A new program being offered by some credit unions lets borrowers take out small loans and build up a savings account as they repay their debts. The program is proposed as a way to help low- and moderate-income earners who struggle to save, while also repairing or establishing credit.
"It's a good alternative to a predatory lender," says Pamela Owens, vice president with the National Federation of Community Development Credit Unions. The New York-based financial institution association developed the "Borrow and Save" program and tested it with four member institutions starting in 2011. In 2013, a dozen credit unions took part in a two-year pilot study.
The typical loan made in the pilot carried an interest rate of 18%, according to the federation. So-called predatory lenders including check cashing shops, payday lenders and auto title lenders may charge fees and interest rates amounting to as much as 400%, according to Filene Research Institute, a non-profit consumer finance think tank in Madison, Wis. that helped fund the pilot.
Borrow and Save loans are usually less than $3,000. Borrowers make regular monthly payments for three months to a year. Part of each payment covers principal and interest. Another portion goes into a savings account that is frozen until the loan is paid off. When the last payment is made, the savings account is unfrozen and borrowers also have savings amounting to as much as half the loan amount.
For years, some credit unions have made small, low-cost loans to income- and credit-challenged borrowers as payday lender alternatives. The saving component makes this different, says George Hofheimer, chief knowledge officer with Filene Research Institute.
"The unique feature was linking in the forced savings components for the first time, so that next time they have a need, they may have a saving bucket to dip into," Hofheimer said.
The test showed the loans are modestly profitable for many credit unions, and were easy for consumers to tap. The average Borrow and Save customer had a credit score of 580 or so. That is below what most traditional lenders look for. Other borrowers had no credit score at all. However, the Borrow and Save lenders weren't primarily relying on scores.
Instead, they made sure payments were no more than 5% of borrowers' paychecks. Beyond that, they required identification, proof of income and rent and utility bills with a current address.

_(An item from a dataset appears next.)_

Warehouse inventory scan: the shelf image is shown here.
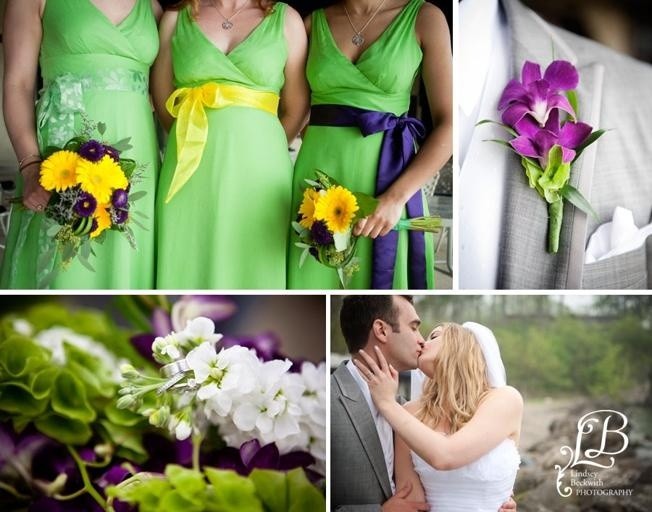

Borrowers couldn't take out more than one loan at a time, or more than three a year.
Freedom First Credit Union in Roanoke, Va., has done similar loans since 2012. Dave Prosser, senior vice president of Freedom First, said Borrow and Save loans have benefited borrowers, occasionally in a striking fashion. Some have used accumulated savings and improved credit scores to return later for larger automobile loans and even mortgages.
"We've been able to track people who started with Borrow and Save and have become homeowners as a result," Prosser said.
Proponents of the idea acknowledge that it is counter-intuitive to pair borrowing with saving. And more than 90% of credit unions asked to participate in the pilot decline, according to Filene Research Institute's report.
But lending and borrowing are both familiar activities for financial institutions. And the Filene report said that of 3,000 customers over two years, borrowing nearly $3 million in total, only about 10% failed to pay back loans.
Now that the pilot has appeared successful for both lenders and participants, there is hope that the product or one like it may become more widely available. Administrators and pilot participants are developing materials to help other credit unions and possibly community banks roll out similar offerings. "We actually have had calls from other credit unions that are very interested in adopting the program," says Owens.